DL ICP5 - PardhaSaradhi74/Python GitHub Wiki
NAME
RAMINENI,PARDHA SARADHI
CLASS ID
32
In class programming:
1.Save the model and use the saved model to predict on new text data (ex, “A lot of good things are happening. We are respected again throughout the world, and that's a great thing.@realDonaldTrump”)
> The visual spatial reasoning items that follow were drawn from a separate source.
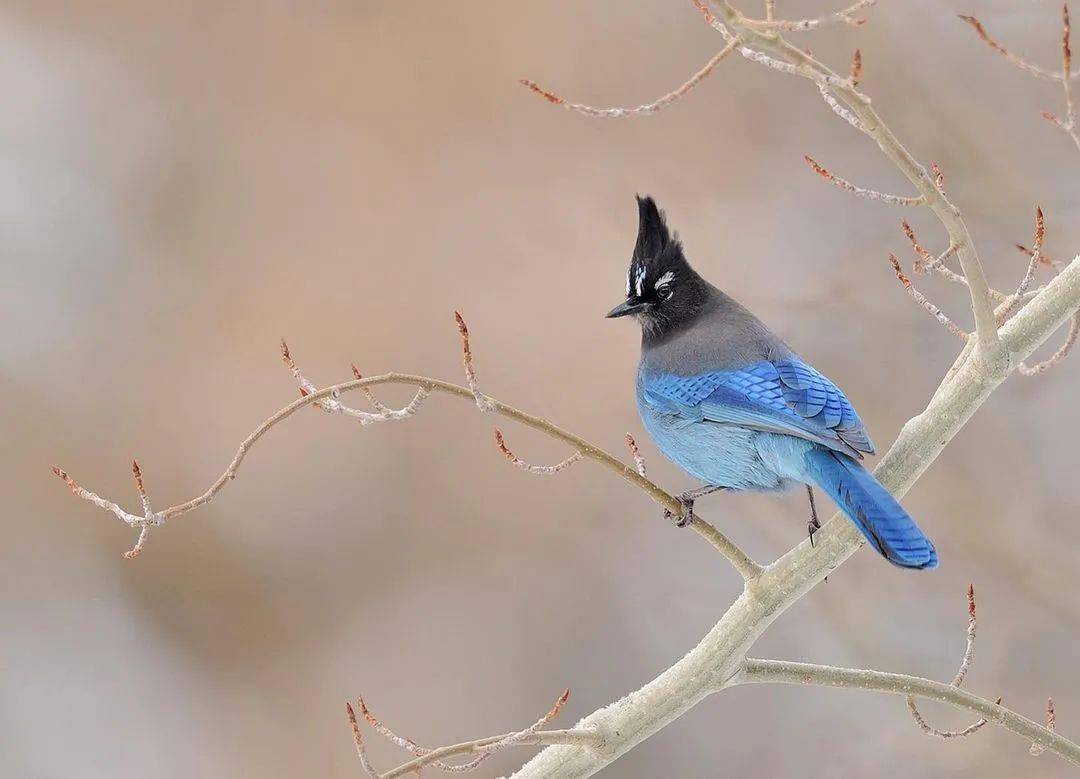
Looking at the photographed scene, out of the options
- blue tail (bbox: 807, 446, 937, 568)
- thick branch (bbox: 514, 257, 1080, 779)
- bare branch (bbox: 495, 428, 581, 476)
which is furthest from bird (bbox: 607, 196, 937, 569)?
bare branch (bbox: 495, 428, 581, 476)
2.Apply GridSearchCV on the source code provided in the class
3.Apply the code on spamdata set availablein thesourcecode (text classification on the spam.csvdata set)
Bonus
Visualize Loss and Accuracy on the Tensorboard
SENTIMENTAL ANALYSIS ON TWITTER DATA
For this use case we saved the model and used the saved model to predict the sentiment value of the given tweet.
We applied few processing methods on the input tweet like tokenization and converting the text to sequence vectors.
Applying GridSearch CV
We applied the GridSearchCV on the model with params as batch size of 32,64 and the epochs as 1,2 and provided the model as estimator.
The best score is 0.679220 for the parameters batch_size: 64, epochs: 2
Use Case 2:SPAM DETECTION
We applied the same source code on the Spam Dataset by processing the feature and target columns of the Spam Dataset and evaluated the model. The accuracy of the model is 97.98%.